Monday marks the 54th anniversary of Dr. Martin Luther King Jr.’s iconic “I Have A Dream” speech at the March on Washington. King’s speech marked a new epoch in American history.
King’s most well-known speech mixed a radical critique of institutional racism and white supremacy with a defiant optimism for the future that resonates as much today — in the aftermath of Charlottesville and other racially motivated conflicts — as it did in his own time.
Although not an official holiday, all Americans should embrace this anniversary as a day of service on behalf of social justice, what King characterized as a person’s highest public calling. I plan to devote my time and energies that day working and dialoguing with students, community leaders and activists committed to fulfilling the promise of an event whose full title — “The March on Washington for Jobs and Freedom” — remains the most important and unfulfilled challenge of the civil rights era.
The focus on King’s “dream” buried some of the most important aspects of the speech. At the March on Washington, King successfully linked a black-led civil rights movement to the sacred texts that form the beating heart of American democracy.
Afterward, no one could successfully accuse black protesters of being unAmerican or anti-patriotic, even though many would continue to try. In less than two years, President Lyndon B. Johnson would echo King’s words in the aftermath of “Bloody Sunday” in Selma, comparing peaceful protesters brutalized by Alabama law enforcement with the heroes of the American Revolution.
In so doing, like America’s founders, King introduced ideas about freedom bigger than one man, movement or nation, ones that have resonated around the world from the Arab Spring to movements for democracy in China, Africa, Latin America and Europe.
Speaking in 1963 against the backdrop of the Lincoln Memorial and Washington Monument on the centennial anniversary of the Emancipation Proclamation, King characterized the words embedded in America’s Declaration of Independence and the Constitution as a “promissory note” that, for blacks, remained unfulfilled behind a veil of racial injustice, legal apartheid and endemic poverty.
Although we remain far more comfortable with the image of King as a racial healer, in Washington that sunny afternoon, he spoke with bracing candor that is well worth remembering. Blacks had received “a bad check,” King observed, explaining the gathering of a quarter million in the nation’s capital as an effort to claim, “the riches of freedom and the security of justice.”
King extolled the virtues of grassroots organizing, praising the “marvelous new militancy” erupting in all quarters of the nation even as he warned against the temptation to use physical violence. He challenged the activists of his era and our own to “rise to the majestic heights of meeting physical force with soul force.”
Yet King remained sober about the breadth and depth of institutional racism. He refused to sugarcoat or gloss over the massive obstacles that remained in the quest for a “beloved community” free of injustice.
Black Americans and their allies had a moral, as well as political, obligation to resist police brutality, oppose racial segregation, and risk being confined to “narrow jail cells” in order to bear public witness to brutality and oppression that diminished the nation’s democratic promise and potential, King argued.
Then came the dream.
A dream that King described as “deeply rooted in the American dream” that would allow the nation to match its soaring democratic rhetoric with new political realities capable of extending citizenship to all Americans. He specifically cited the states of Georgia, Mississippi and Alabama — the sites of bloody battles during the Civil War and during the civil rights era — as exemplars of the need to build racial reconciliation on the bedrock foundation of historical truth.
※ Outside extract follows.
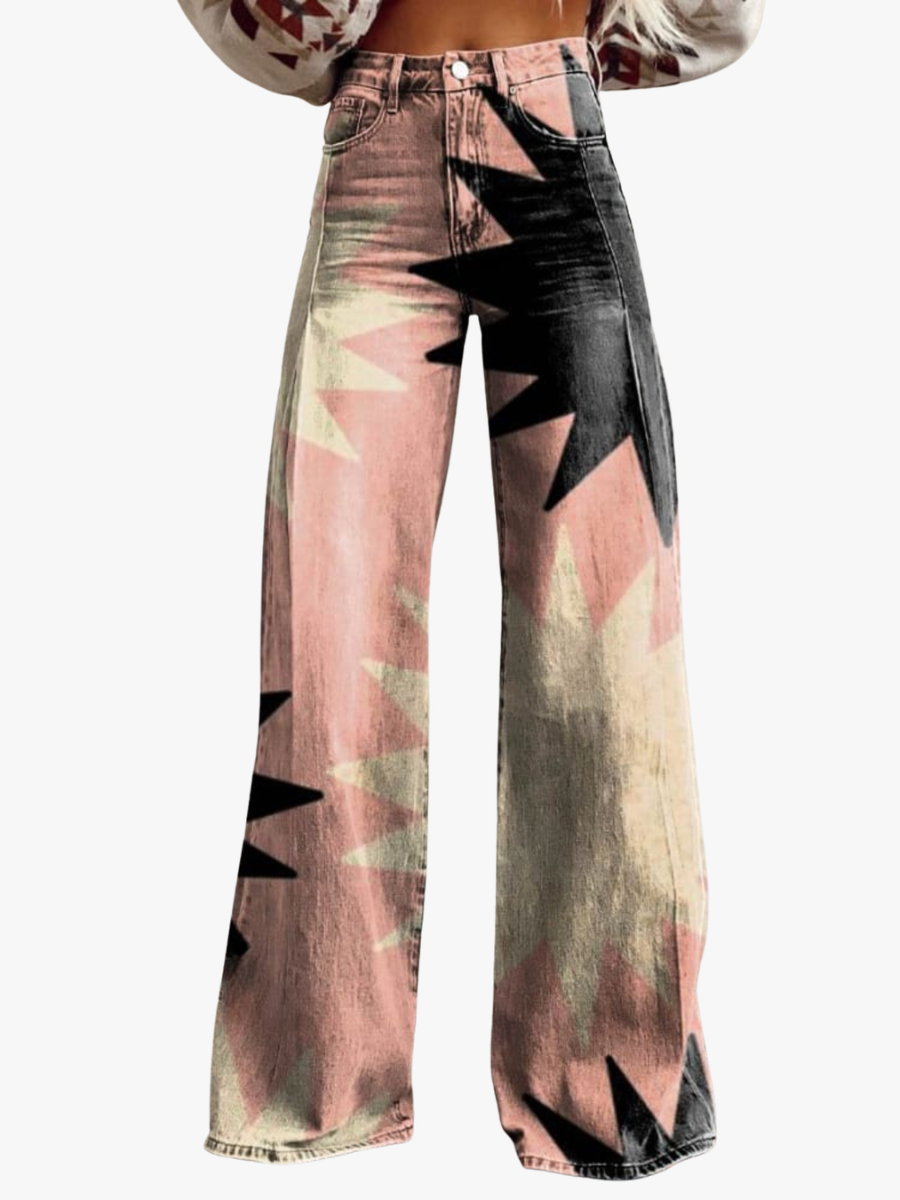 BOHO VINTAGE HOSEN FÜR FRAUEN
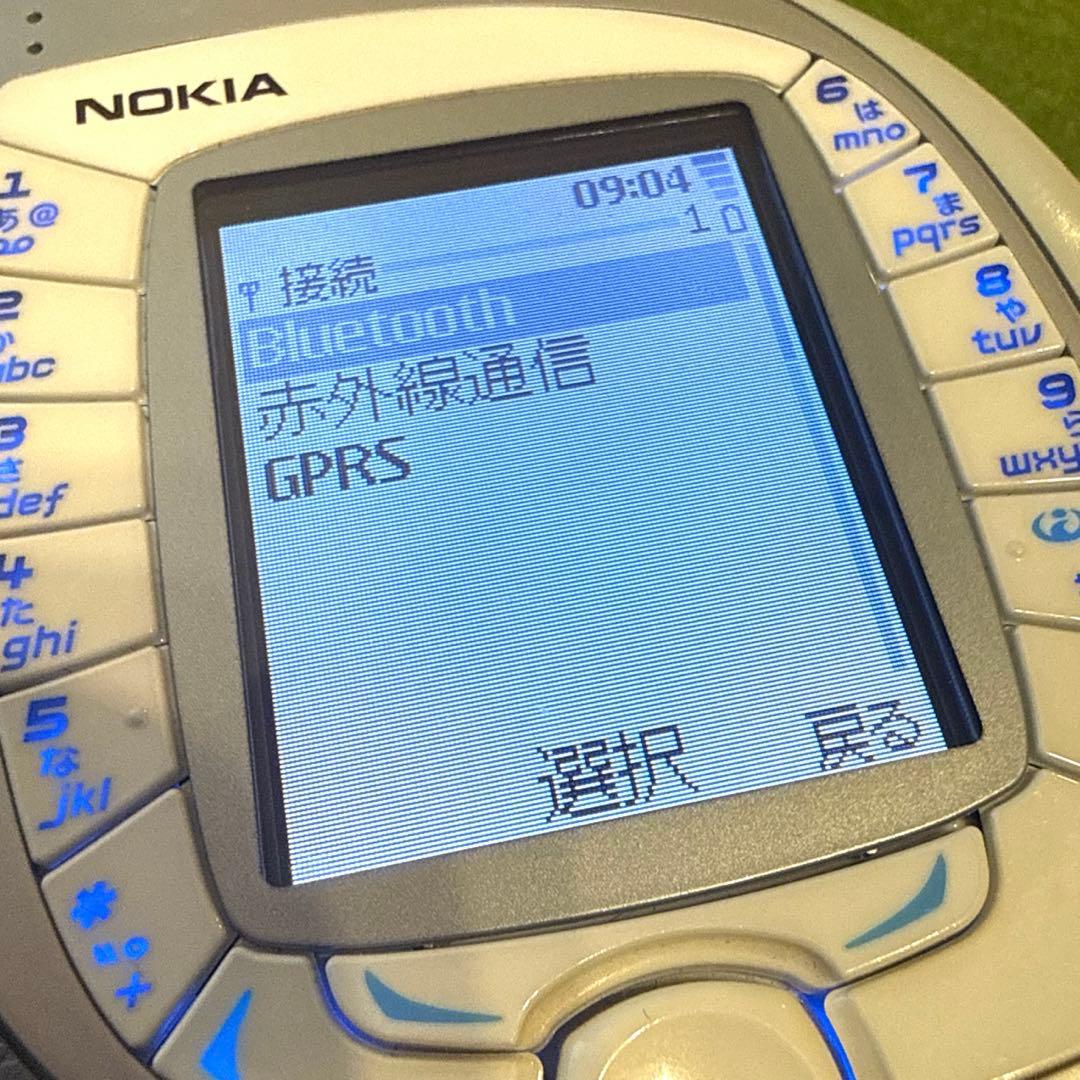 激レア】NOKIA 7600 グレー 通話未確認/ 動作良好/ 起動可 - メルカリ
King’s vision of a multicultural America demanded truth and reconciliation, one that acknowledged slavery’s contemporary reverberations, criticized elected officials for inflaming already heated racial passions, and identified children of all colors and backgrounds as the hope for a future free of hate.
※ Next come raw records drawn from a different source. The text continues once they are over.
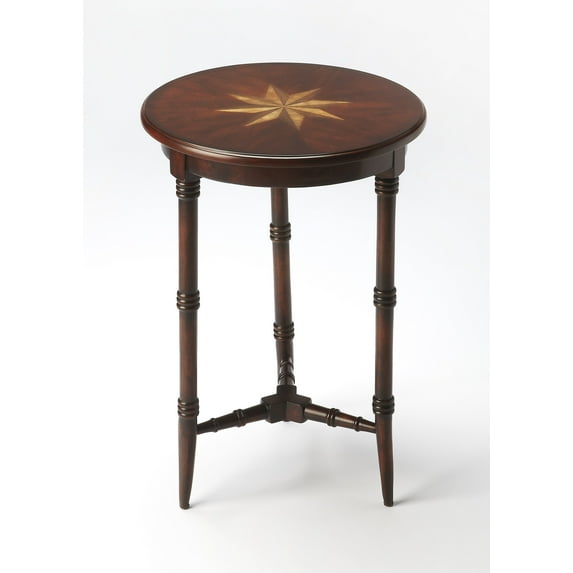 Butler Specialty Cherry Isla End Table In Dark Brown
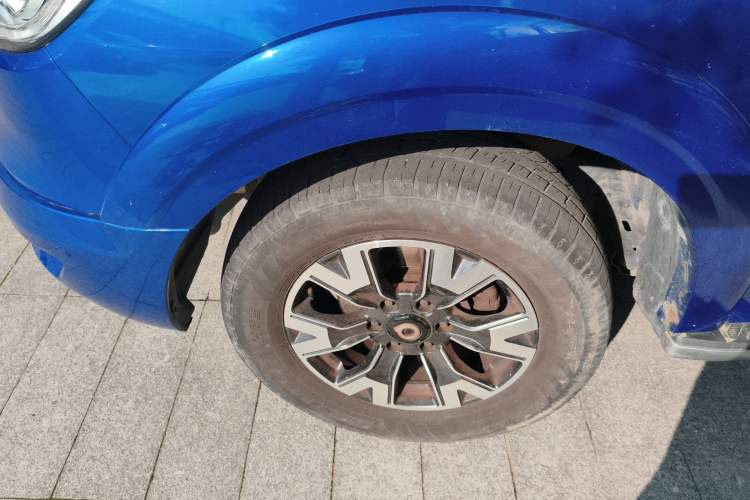 Used Great Wall Poer 2019 2.0T Automatic Gasoline 4x4 Comfort Edition GW4C20B Exterior 2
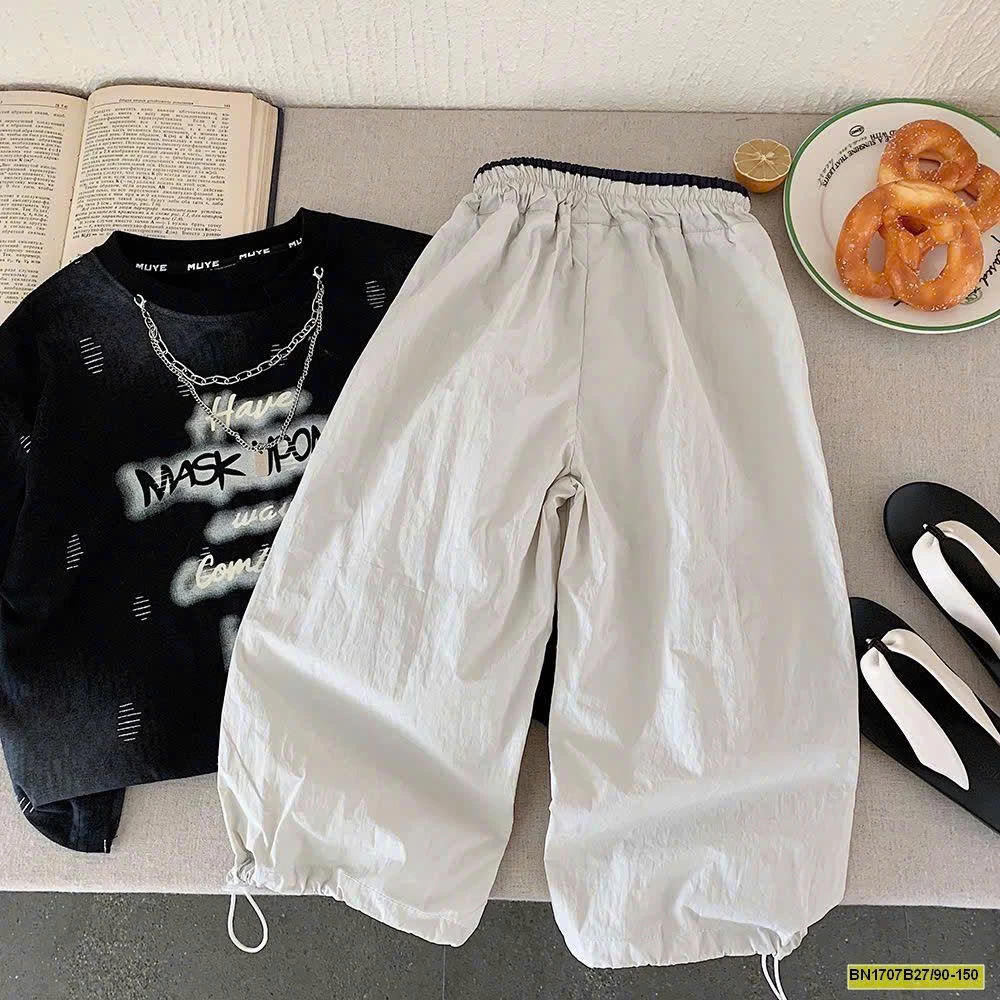 QUẦN SUÔNG BO ỐNG HÃNG MUYEKIDS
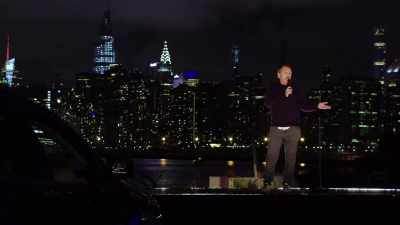 You didn't hear
about them a lot, - Colin Quinn & Friends: A Parking Lot Comedy Show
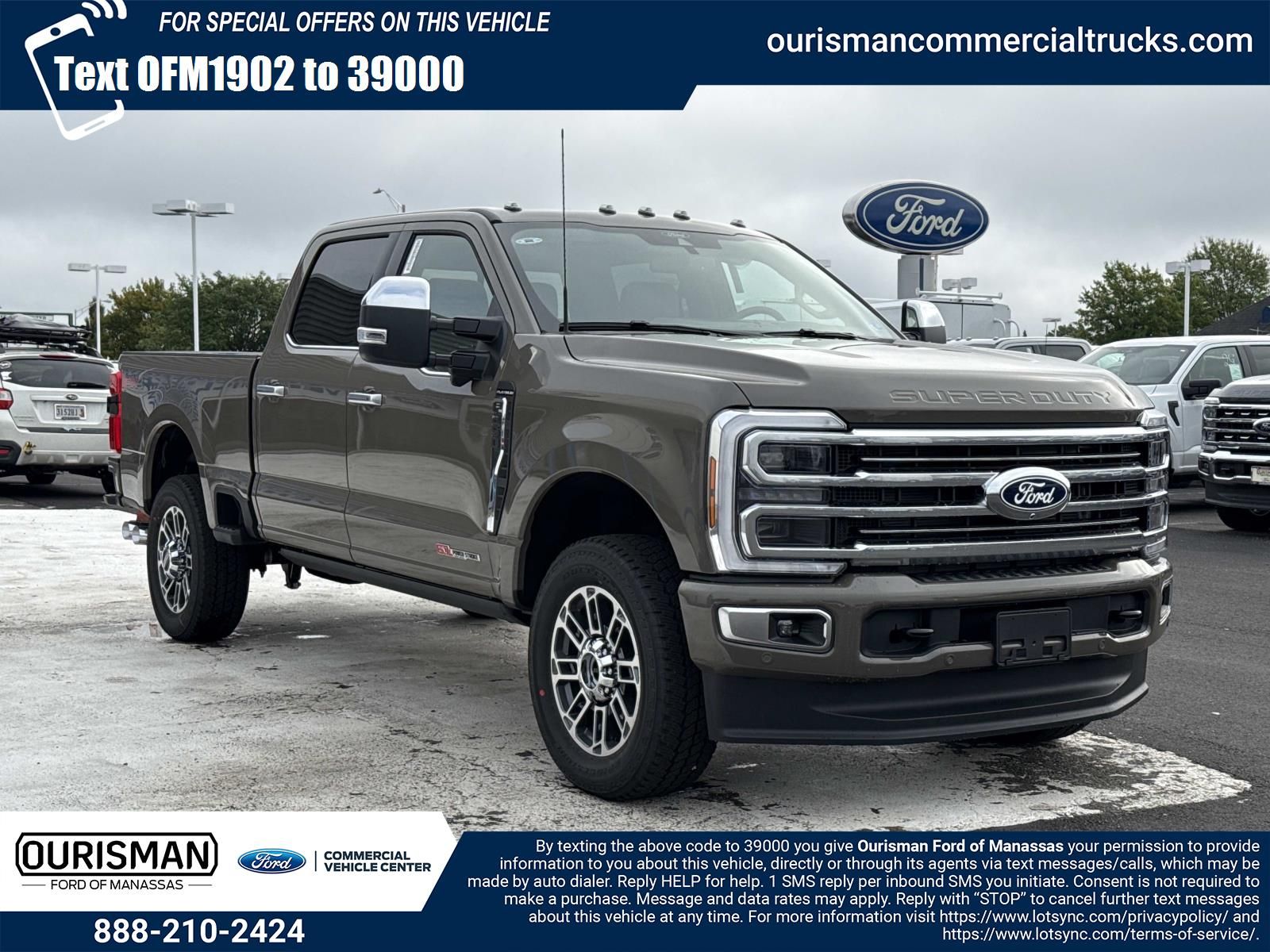 New 2027 Ford F-250SD Platinum Truck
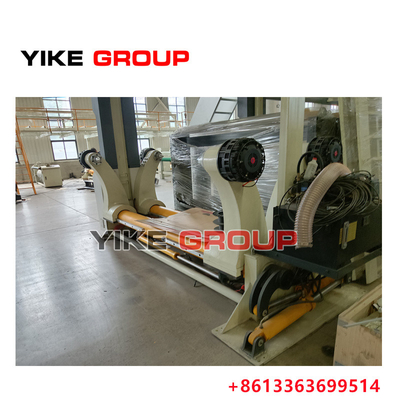 Bekerja lebar 2500 MM Rolling Mill Stand Hidraulik Untuk High-Speed Corrugated Cardboard Produksi Line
We remain painfully distant from the kind of racial healing King proposed that day, despite important civil rights victories highlighted by Barack Obama’s presidential election. The hard work of reconciliation comes through a sober examination of discomfiting historical truths about slavery, Jim Crow, and their contemporary manifestations in devaluing black lives in America.
National recognition of racial inequality’s continuing legacy requires the transformation of institutions forged against the backdrop of racial injustice.
The “mountain of despair” that King spoke of 54 years ago remains an ever-present aspect of American society, as events in Charlottesville and elsewhere remind us of. Combatting racial despair in our own time requires the courage to admit to moral and political failures of will and imagination and to create a political framework that will heal past and continuing ruptures.
Yet King’s understanding of the tragic dimensions of the nation’s racial history never undermined his faith in one day achieving racial justice. King’s “I Have a Dream” speech is as relevant today as it was over a half century ago precisely because its unsentimental vision of American society demands a mature, reflective and bold approach to social justice organizing.
Fifty-four years later, King’s legacy offers concrete ways of dealing with a contemporary racial landscape that has produced a sense of vertigo in large swaths of the American public. King’s words remain a singular anchor for all those who believe in freedom; by speaking truth to power in a political climate more racially toxic than our own, King did more than dream about racial justice.
He challenged all of us to embrace a vision of a liberated future capable of touching individual hearts and minds as it traversed through the blood and veins of the body politic, on the way to creating a nation as good as the best of its citizens.